**PROVIDED TEXT**
It is quiet on the campus of Gonzaga University, the small Jesuit school in Spokane, Wash., a remote city 450 kilometres east of Seattle. It's spring break, and there's hardly anyone around. At the McCarthey Athletic Center, the seats empty, the sound at midday is the bouncing of basketballs, a light shoot-around practice.

The young men do not immediately look like they comprise the No.1-ranked basketball team in the NCAA. Just kids. But anyone can see a rare spark in the game of the seven-foot 21-year-old, his long brown hair dancing down to his shoulders, held back off his face and behind his ears by a narrow headband. He hits one, two, three, four, five, six shots in a row, from the three-point arc, baseline. Taking passes down low, he turns, fakes, then rises like he is stepping a single stair, and plunk: dunk.

When the college hoops season began last fall, no one expected anything from Kelly Olynyk. The Canadian had played two years at Gonzaga but struggled. Last season, Olynyk made an unusual pivot. He took a red shirt, a move used mostly for 18-year-old freshmen, and played no games. Instead, beyond the glare of TV cameras, he toiled in practice and put in hours and hours to hone his body, exercises to bring rhythm and strength to a frame that had grown so quickly.

**RECORDS FOR THE TASK**
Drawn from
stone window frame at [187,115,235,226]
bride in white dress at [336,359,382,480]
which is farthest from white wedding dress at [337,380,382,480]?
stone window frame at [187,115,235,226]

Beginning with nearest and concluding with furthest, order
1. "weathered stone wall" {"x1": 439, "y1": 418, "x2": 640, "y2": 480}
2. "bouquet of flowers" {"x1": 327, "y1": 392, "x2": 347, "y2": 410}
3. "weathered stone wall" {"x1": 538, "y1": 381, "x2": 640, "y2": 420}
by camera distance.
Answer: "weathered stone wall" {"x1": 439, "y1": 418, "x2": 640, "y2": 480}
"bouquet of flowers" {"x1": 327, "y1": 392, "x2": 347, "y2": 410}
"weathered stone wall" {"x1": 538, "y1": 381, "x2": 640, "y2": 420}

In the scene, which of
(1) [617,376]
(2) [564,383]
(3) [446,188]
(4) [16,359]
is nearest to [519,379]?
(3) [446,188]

**WHAT YOU NEED TO DO**
1/ According to the Gonzaga basketball text, how many years had Kelly Olynyk played at Gonzaga before last season?
2/ Please rename "bride in white dress" to "woman in white gown" throughout the entries, and give them again with everything else unchanged.
The Gonzaga basketball text and the entries have nothing to do with each other.

**ANSWERS GIVEN**
1/ Two years.

2/
Drawn from
stone window frame at [187,115,235,226]
woman in white gown at [336,359,382,480]
which is farthest from white wedding dress at [337,380,382,480]?
stone window frame at [187,115,235,226]

Beginning with nearest and concluding with furthest, order
1. "weathered stone wall" {"x1": 439, "y1": 418, "x2": 640, "y2": 480}
2. "bouquet of flowers" {"x1": 327, "y1": 392, "x2": 347, "y2": 410}
3. "weathered stone wall" {"x1": 538, "y1": 381, "x2": 640, "y2": 420}
by camera distance.
Answer: "weathered stone wall" {"x1": 439, "y1": 418, "x2": 640, "y2": 480}
"bouquet of flowers" {"x1": 327, "y1": 392, "x2": 347, "y2": 410}
"weathered stone wall" {"x1": 538, "y1": 381, "x2": 640, "y2": 420}

In the scene, which of
(1) [617,376]
(2) [564,383]
(3) [446,188]
(4) [16,359]
is nearest to [519,379]?
(3) [446,188]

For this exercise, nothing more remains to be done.